In any event, these are all just off-the-cuff musings on a day when I’ve said everything that could’ve been said without straying from the site’s “mandate.”
I’ll give the last word to McElligott. “My larger view remains that US Equities next ‘move of magnitude’ will likely [be] an impulse lower first before any real attempt to test prior highs,” he said. “Particularly because [a] resumption of the rally to that extent will ease financial conditions… pressuring the Fed to increase their hawkish rhetoric and pricing.”
Markets now remind me of “Chronicle of a Death Foretold”: we all know that worsening liquidity and the appropriate reckoning is coming.
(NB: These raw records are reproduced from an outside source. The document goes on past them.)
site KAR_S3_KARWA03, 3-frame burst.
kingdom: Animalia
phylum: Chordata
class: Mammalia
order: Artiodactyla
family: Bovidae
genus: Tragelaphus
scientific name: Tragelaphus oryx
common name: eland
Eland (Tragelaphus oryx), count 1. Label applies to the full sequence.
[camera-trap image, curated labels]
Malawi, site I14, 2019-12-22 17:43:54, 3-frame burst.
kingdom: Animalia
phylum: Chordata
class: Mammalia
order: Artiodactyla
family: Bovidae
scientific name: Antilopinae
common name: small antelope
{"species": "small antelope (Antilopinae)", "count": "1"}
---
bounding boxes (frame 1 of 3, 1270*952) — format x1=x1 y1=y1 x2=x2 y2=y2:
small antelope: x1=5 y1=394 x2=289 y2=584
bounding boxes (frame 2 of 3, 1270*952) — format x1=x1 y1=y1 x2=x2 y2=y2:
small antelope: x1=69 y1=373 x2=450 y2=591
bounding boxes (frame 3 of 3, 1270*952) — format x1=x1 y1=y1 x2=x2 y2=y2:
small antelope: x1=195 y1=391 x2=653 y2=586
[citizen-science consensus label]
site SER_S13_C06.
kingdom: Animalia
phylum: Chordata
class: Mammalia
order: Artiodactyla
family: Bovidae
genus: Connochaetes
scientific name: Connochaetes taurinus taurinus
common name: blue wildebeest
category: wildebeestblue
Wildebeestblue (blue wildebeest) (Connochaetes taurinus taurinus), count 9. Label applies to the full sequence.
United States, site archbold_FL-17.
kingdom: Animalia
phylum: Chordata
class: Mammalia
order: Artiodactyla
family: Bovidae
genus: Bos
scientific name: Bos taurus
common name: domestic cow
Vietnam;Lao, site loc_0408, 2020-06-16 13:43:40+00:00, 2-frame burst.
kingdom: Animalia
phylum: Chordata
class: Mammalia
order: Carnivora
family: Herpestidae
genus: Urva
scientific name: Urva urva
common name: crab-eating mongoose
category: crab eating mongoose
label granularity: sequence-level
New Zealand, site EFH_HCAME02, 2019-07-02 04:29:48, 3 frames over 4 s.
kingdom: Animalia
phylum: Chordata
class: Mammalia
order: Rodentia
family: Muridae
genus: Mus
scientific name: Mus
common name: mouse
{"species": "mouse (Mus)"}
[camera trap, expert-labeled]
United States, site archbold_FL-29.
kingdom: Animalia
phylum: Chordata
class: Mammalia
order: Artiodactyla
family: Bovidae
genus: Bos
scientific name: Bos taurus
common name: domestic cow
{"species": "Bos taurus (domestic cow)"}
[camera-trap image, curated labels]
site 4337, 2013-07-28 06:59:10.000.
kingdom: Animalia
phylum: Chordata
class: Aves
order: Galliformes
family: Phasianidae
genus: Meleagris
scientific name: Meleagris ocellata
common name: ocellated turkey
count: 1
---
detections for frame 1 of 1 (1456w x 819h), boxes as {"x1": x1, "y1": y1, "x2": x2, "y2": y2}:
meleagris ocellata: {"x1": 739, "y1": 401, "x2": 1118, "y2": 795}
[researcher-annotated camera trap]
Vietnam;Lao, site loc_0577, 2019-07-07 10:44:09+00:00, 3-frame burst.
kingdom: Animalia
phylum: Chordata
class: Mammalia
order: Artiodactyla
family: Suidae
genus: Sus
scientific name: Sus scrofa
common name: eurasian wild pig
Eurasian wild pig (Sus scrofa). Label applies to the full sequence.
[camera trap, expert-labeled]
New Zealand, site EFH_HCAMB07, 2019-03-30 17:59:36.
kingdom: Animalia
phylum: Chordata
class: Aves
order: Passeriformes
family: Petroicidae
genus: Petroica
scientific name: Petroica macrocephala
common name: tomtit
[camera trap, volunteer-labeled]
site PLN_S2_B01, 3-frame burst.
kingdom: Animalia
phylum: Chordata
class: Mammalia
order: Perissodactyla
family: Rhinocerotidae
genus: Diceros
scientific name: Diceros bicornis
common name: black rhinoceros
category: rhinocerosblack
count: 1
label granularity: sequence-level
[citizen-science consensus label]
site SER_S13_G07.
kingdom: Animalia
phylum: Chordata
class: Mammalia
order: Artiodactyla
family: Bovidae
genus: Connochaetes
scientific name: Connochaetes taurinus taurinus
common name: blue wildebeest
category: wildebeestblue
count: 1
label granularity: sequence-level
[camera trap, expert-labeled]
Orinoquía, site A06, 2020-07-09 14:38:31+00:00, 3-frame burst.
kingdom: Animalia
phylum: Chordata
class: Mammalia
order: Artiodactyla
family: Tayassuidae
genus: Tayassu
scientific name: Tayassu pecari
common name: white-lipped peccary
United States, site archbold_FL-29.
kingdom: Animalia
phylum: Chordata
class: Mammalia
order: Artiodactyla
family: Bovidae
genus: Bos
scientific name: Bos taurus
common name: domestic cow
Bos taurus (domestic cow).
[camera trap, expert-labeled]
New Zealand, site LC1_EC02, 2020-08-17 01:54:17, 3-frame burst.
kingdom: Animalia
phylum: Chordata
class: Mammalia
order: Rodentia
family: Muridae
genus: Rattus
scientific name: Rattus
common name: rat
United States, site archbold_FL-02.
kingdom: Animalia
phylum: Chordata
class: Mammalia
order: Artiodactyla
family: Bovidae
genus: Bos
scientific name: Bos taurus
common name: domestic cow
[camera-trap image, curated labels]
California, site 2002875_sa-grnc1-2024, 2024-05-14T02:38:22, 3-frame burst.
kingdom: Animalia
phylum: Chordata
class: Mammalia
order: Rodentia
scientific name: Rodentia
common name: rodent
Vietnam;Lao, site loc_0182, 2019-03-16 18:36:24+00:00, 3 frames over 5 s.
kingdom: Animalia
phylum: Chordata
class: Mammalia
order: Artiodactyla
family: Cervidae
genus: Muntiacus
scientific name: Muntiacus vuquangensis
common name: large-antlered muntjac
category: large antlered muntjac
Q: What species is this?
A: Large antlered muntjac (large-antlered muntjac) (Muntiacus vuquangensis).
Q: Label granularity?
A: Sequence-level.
I know this sounds naive but the multiples carried by the big high growth tech stocks have had little basis in reality for some time. Considering Meta in context makes me shake my head. They claim a customer list of just under 2 bil people, a quarter of the planet. To think that the company will continue to grow at its historical rate much longer is sheer folly. It’s money comes primarily from targeted advertising. How much can that revenue source keep growing in the third world? As to virtual reality, the prospects for that option across the firm’s base seems even less realistic. At some point this company and many like it in the social space will soon get slammed with the reality of slowing or, as in the case of Peloton, negative growth. Other record losses will occur as results start to miss unrealistically lofty targets. I can’t help seeing these guys as pals of Wily Coyote running off a cliff, feet in the air, going a mile a minute, trying to hit the ground that’s no longer there.
BTW, I just saw Morgan Stanley’s ad in WSJ congratulating its roughly 200 new managing directors. Seriously? Too much wasted money out there. Feed the poor and homeless instead.